§ **Problem**
Start to finish, repeat the records exactly.

§ **Data section**

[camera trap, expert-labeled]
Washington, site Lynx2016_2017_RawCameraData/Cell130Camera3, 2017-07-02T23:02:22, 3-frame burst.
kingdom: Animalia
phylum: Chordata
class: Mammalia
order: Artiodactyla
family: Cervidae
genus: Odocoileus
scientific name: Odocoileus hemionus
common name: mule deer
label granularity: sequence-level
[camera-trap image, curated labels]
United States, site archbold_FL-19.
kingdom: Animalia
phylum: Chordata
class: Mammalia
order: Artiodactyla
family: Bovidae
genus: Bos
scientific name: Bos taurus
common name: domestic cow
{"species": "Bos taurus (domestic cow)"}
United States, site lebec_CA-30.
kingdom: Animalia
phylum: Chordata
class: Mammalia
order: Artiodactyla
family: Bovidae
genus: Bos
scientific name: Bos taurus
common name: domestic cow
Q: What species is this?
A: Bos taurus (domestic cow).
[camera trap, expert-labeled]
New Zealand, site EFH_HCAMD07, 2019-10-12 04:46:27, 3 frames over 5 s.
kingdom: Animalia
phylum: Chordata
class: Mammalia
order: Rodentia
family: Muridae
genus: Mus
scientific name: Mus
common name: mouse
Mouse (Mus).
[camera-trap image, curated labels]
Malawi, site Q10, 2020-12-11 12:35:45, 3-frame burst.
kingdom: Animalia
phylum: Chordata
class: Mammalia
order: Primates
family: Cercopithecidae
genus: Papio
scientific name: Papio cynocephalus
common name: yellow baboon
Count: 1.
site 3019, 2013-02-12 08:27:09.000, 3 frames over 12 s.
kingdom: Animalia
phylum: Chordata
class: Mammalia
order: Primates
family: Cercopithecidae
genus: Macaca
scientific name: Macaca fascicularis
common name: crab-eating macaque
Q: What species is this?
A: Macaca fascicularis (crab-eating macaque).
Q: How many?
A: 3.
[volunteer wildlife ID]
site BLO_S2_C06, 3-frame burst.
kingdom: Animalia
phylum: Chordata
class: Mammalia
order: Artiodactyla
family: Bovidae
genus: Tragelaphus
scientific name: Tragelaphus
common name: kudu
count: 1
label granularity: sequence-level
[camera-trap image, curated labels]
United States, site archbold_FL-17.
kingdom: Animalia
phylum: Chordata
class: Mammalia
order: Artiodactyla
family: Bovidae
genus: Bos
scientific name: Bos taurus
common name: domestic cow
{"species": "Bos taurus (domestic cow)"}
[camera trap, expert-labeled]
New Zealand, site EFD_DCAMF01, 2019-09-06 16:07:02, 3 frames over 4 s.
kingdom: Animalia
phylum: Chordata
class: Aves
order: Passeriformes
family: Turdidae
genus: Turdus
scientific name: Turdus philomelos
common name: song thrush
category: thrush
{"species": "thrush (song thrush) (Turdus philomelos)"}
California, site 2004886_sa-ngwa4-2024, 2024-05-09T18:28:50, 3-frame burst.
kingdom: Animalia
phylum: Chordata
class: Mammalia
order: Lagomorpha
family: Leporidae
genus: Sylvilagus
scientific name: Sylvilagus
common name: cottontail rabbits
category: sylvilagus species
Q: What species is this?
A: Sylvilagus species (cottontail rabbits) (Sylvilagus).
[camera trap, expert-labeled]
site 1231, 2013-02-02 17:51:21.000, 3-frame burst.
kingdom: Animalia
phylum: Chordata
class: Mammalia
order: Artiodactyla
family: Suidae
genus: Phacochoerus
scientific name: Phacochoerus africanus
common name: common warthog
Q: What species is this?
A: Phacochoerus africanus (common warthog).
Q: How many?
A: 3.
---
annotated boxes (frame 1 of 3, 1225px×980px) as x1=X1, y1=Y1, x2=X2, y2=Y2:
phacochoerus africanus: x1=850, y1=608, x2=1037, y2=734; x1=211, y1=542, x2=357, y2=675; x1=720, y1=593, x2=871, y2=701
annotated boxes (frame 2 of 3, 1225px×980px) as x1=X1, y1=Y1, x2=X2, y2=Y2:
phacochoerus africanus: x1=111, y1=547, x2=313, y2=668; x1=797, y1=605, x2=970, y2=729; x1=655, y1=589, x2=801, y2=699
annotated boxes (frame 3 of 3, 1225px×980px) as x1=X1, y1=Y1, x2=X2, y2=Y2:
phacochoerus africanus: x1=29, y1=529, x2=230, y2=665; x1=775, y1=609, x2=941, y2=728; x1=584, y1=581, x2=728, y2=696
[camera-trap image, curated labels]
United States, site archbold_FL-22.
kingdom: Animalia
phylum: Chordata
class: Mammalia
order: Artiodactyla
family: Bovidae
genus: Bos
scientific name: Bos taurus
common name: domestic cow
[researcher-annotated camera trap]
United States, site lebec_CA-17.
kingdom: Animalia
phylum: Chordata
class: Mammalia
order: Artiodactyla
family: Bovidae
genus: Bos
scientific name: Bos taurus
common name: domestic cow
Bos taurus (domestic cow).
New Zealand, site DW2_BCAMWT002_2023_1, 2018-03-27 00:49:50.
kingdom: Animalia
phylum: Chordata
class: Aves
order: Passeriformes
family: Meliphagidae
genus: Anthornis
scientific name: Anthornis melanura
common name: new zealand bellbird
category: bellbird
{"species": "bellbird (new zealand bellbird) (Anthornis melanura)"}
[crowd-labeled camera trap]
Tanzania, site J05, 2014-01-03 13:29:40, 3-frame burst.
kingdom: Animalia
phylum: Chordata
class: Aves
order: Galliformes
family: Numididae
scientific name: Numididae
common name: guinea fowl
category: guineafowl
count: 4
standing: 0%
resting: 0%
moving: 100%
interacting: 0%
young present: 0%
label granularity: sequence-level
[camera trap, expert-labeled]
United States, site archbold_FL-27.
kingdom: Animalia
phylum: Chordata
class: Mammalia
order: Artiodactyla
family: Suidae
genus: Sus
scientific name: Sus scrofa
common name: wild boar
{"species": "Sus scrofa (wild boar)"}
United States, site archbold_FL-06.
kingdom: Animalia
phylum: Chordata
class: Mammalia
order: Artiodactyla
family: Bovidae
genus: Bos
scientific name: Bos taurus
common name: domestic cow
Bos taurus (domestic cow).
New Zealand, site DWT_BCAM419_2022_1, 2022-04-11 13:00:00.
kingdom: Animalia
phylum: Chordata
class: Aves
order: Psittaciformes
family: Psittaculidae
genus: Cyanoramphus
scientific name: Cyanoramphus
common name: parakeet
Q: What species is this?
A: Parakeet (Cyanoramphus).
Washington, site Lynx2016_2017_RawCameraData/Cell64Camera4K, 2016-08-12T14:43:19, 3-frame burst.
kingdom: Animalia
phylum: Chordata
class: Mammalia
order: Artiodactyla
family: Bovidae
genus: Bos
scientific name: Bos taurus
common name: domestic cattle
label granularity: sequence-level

§ **Expected answer**
[camera trap, expert-labeled]
Washington, site Lynx2016_2017_RawCameraData/Cell130Camera3, 2017-07-02T23:02:22, 3-frame burst.
kingdom: Animalia
phylum: Chordata
class: Mammalia
order: Artiodactyla
family: Cervidae
genus: Odocoileus
scientific name: Odocoileus hemionus
common name: mule deer
label granularity: sequence-level
[camera-trap image, curated labels]
United States, site archbold_FL-19.
kingdom: Animalia
phylum: Chordata
class: Mammalia
order: Artiodactyla
family: Bovidae
genus: Bos
scientific name: Bos taurus
common name: domestic cow
{"species": "Bos taurus (domestic cow)"}
United States, site lebec_CA-30.
kingdom: Animalia
phylum: Chordata
class: Mammalia
order: Artiodactyla
family: Bovidae
genus: Bos
scientific name: Bos taurus
common name: domestic cow
Q: What species is this?
A: Bos taurus (domestic cow).
[camera trap, expert-labeled]
New Zealand, site EFH_HCAMD07, 2019-10-12 04:46:27, 3 frames over 5 s.
kingdom: Animalia
phylum: Chordata
class: Mammalia
order: Rodentia
family: Muridae
genus: Mus
scientific name: Mus
common name: mouse
Mouse (Mus).
[camera-trap image, curated labels]
Malawi, site Q10, 2020-12-11 12:35:45, 3-frame burst.
kingdom: Animalia
phylum: Chordata
class: Mammalia
order: Primates
family: Cercopithecidae
genus: Papio
scientific name: Papio cynocephalus
common name: yellow baboon
Count: 1.
site 3019, 2013-02-12 08:27:09.000, 3 frames over 12 s.
kingdom: Animalia
phylum: Chordata
class: Mammalia
order: Primates
family: Cercopithecidae
genus: Macaca
scientific name: Macaca fascicularis
common name: crab-eating macaque
Q: What species is this?
A: Macaca fascicularis (crab-eating macaque).
Q: How many?
A: 3.
[volunteer wildlife ID]
site BLO_S2_C06, 3-frame burst.
kingdom: Animalia
phylum: Chordata
class: Mammalia
order: Artiodactyla
family: Bovidae
genus: Tragelaphus
scientific name: Tragelaphus
common name: kudu
count: 1
label granularity: sequence-level
[camera-trap image, curated labels]
United States, site archbold_FL-17.
kingdom: Animalia
phylum: Chordata
class: Mammalia
order: Artiodactyla
family: Bovidae
genus: Bos
scientific name: Bos taurus
common name: domestic cow
{"species": "Bos taurus (domestic cow)"}
[camera trap, expert-labeled]
New Zealand, site EFD_DCAMF01, 2019-09-06 16:07:02, 3 frames over 4 s.
kingdom: Animalia
phylum: Chordata
class: Aves
order: Passeriformes
family: Turdidae
genus: Turdus
scientific name: Turdus philomelos
common name: song thrush
category: thrush
{"species": "thrush (song thrush) (Turdus philomelos)"}
California, site 2004886_sa-ngwa4-2024, 2024-05-09T18:28:50, 3-frame burst.
kingdom: Animalia
phylum: Chordata
class: Mammalia
order: Lagomorpha
family: Leporidae
genus: Sylvilagus
scientific name: Sylvilagus
common name: cottontail rabbits
category: sylvilagus species
Q: What species is this?
A: Sylvilagus species (cottontail rabbits) (Sylvilagus).
[camera trap, expert-labeled]
site 1231, 2013-02-02 17:51:21.000, 3-frame burst.
kingdom: Animalia
phylum: Chordata
class: Mammalia
order: Artiodactyla
family: Suidae
genus: Phacochoerus
scientific name: Phacochoerus africanus
common name: common warthog
Q: What species is this?
A: Phacochoerus africanus (common warthog).
Q: How many?
A: 3.
---
annotated boxes (frame 1 of 3, 1225px×980px) as x1=X1, y1=Y1, x2=X2, y2=Y2:
phacochoerus africanus: x1=850, y1=608, x2=1037, y2=734; x1=211, y1=542, x2=357, y2=675; x1=720, y1=593, x2=871, y2=701
annotated boxes (frame 2 of 3, 1225px×980px) as x1=X1, y1=Y1, x2=X2, y2=Y2:
phacochoerus africanus: x1=111, y1=547, x2=313, y2=668; x1=797, y1=605, x2=970, y2=729; x1=655, y1=589, x2=801, y2=699
annotated boxes (frame 3 of 3, 1225px×980px) as x1=X1, y1=Y1, x2=X2, y2=Y2:
phacochoerus africanus: x1=29, y1=529, x2=230, y2=665; x1=775, y1=609, x2=941, y2=728; x1=584, y1=581, x2=728, y2=696
[camera-trap image, curated labels]
United States, site archbold_FL-22.
kingdom: Animalia
phylum: Chordata
class: Mammalia
order: Artiodactyla
family: Bovidae
genus: Bos
scientific name: Bos taurus
common name: domestic cow
[researcher-annotated camera trap]
United States, site lebec_CA-17.
kingdom: Animalia
phylum: Chordata
class: Mammalia
order: Artiodactyla
family: Bovidae
genus: Bos
scientific name: Bos taurus
common name: domestic cow
Bos taurus (domestic cow).
New Zealand, site DW2_BCAMWT002_2023_1, 2018-03-27 00:49:50.
kingdom: Animalia
phylum: Chordata
class: Aves
order: Passeriformes
family: Meliphagidae
genus: Anthornis
scientific name: Anthornis melanura
common name: new zealand bellbird
category: bellbird
{"species": "bellbird (new zealand bellbird) (Anthornis melanura)"}
[crowd-labeled camera trap]
Tanzania, site J05, 2014-01-03 13:29:40, 3-frame burst.
kingdom: Animalia
phylum: Chordata
class: Aves
order: Galliformes
family: Numididae
scientific name: Numididae
common name: guinea fowl
category: guineafowl
count: 4
standing: 0%
resting: 0%
moving: 100%
interacting: 0%
young present: 0%
label granularity: sequence-level
[camera trap, expert-labeled]
United States, site archbold_FL-27.
kingdom: Animalia
phylum: Chordata
class: Mammalia
order: Artiodactyla
family: Suidae
genus: Sus
scientific name: Sus scrofa
common name: wild boar
{"species": "Sus scrofa (wild boar)"}
United States, site archbold_FL-06.
kingdom: Animalia
phylum: Chordata
class: Mammalia
order: Artiodactyla
family: Bovidae
genus: Bos
scientific name: Bos taurus
common name: domestic cow
Bos taurus (domestic cow).
New Zealand, site DWT_BCAM419_2022_1, 2022-04-11 13:00:00.
kingdom: Animalia
phylum: Chordata
class: Aves
order: Psittaciformes
family: Psittaculidae
genus: Cyanoramphus
scientific name: Cyanoramphus
common name: parakeet
Q: What species is this?
A: Parakeet (Cyanoramphus).
Washington, site Lynx2016_2017_RawCameraData/Cell64Camera4K, 2016-08-12T14:43:19, 3-frame burst.
kingdom: Animalia
phylum: Chordata
class: Mammalia
order: Artiodactyla
family: Bovidae
genus: Bos
scientific name: Bos taurus
common name: domestic cattle
label granularity: sequence-level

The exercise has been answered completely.